Maybe he had been stupid and naïve for believing that Mog would actually listen to him, and he had known that she had been less than pleased with him and Holliday telling her not to go back to the Darlings until the investigation was over, but when Birdie had rushed to the Hotel hours ago to tell him that his scholar had appeared at Darling House for a memorial for Dario Rinaldi (why Birdie had been there was unclear to Jupiter since he purported to hate everyone in the Silver District was beyond Jupiter but he also didn’t care) when she had told him she was just going to Cadence’s house, he had not known what to do.
She was definitely grounded though.
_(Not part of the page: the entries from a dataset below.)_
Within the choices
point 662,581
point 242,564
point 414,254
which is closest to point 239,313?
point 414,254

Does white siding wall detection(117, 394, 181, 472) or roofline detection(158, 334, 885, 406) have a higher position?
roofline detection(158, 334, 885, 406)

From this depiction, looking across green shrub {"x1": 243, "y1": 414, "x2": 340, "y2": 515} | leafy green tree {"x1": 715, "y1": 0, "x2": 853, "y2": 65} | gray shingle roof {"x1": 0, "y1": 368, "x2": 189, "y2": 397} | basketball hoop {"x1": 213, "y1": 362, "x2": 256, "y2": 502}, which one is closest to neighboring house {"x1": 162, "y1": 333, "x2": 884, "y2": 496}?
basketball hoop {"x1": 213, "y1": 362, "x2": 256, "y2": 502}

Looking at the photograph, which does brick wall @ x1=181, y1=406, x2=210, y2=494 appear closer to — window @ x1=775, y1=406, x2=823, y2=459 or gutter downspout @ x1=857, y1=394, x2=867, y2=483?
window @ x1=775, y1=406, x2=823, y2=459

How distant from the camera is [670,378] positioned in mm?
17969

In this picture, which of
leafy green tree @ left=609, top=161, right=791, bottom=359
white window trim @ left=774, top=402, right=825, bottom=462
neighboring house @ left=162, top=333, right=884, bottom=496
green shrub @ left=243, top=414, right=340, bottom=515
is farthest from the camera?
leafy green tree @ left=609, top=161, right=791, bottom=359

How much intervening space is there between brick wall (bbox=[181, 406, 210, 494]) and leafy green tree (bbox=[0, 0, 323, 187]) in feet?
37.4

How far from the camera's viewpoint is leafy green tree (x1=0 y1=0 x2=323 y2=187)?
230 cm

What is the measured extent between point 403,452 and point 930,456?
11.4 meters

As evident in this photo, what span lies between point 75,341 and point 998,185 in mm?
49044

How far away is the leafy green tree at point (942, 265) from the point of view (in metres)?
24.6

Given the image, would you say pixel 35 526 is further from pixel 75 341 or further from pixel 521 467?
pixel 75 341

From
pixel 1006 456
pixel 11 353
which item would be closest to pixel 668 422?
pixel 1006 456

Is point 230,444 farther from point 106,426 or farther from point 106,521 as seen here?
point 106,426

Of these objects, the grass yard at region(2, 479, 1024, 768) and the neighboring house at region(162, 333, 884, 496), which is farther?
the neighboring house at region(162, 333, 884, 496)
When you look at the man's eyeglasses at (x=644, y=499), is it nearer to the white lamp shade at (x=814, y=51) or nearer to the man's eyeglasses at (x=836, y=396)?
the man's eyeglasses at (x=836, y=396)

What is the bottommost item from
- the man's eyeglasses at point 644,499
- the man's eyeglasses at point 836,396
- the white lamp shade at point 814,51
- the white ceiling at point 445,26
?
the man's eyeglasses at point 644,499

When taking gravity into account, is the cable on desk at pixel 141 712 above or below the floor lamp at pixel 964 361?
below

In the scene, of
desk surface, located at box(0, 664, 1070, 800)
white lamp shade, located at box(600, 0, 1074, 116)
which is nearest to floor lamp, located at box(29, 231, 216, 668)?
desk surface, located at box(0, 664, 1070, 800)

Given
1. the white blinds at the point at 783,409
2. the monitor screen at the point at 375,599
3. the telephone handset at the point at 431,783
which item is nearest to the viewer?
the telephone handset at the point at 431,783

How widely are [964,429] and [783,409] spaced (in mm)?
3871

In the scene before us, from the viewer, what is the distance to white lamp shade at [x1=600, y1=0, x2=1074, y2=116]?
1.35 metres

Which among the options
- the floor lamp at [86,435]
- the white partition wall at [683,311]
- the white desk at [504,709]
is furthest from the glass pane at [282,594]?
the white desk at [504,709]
He had figured out everything he had to say. If she told him to his face where she had been, he would prefer it, but she wasn’t going back to the Silver District until the whole investigation was over, and preferably until the Silver Assembly had concluded too. It didn’t take a genius to work out Margot Darling’s motivation for suddenly ingratiating her previously estranged niece included the oncoming Basking, whether it be this year or next.
He wasn’t going to ground Mog until next year, of course. He really wanted to though. But for now he would be happy to hear her explanation of why she so stupidly disregarded what he had told her to do, especially since it wasn’t safe. Apart from her family which was - well, if they really cared about Mog they could see about seeing her sometimes, and making up for years of lost time, preferably tenfold - there was a murderer on the loose, and he hated to say that Holliday was right but she certainly was not wrong about that newspaper tying Mog to the murder for no other reason than her being a wundersmith.
He settled on her octopus armchair by the fire, watching the station door, fine tuning the exact words he had to say. Making it clear, respectful, unemotional as possible. Unequivocal.
The door creaked open over an hour after he sat there, and there she was, perfectly prepared to walk in like nothing had happened. Like she hadn’t lied and left under false pretenses to throw herself in danger, unaware that he would find out, that he could even find out.
He tried not to let the anger seep into his words, but it drove through anyway, “Busy day?”
He didn’t look up from the fire. He didn’t want to know what he would see on her if he did. He could hear it in her tone enough as she said, “For goodness’ sake! Jupiter, you scared me! What are you doing here?” Surprise. Fear. Guilt. Relief.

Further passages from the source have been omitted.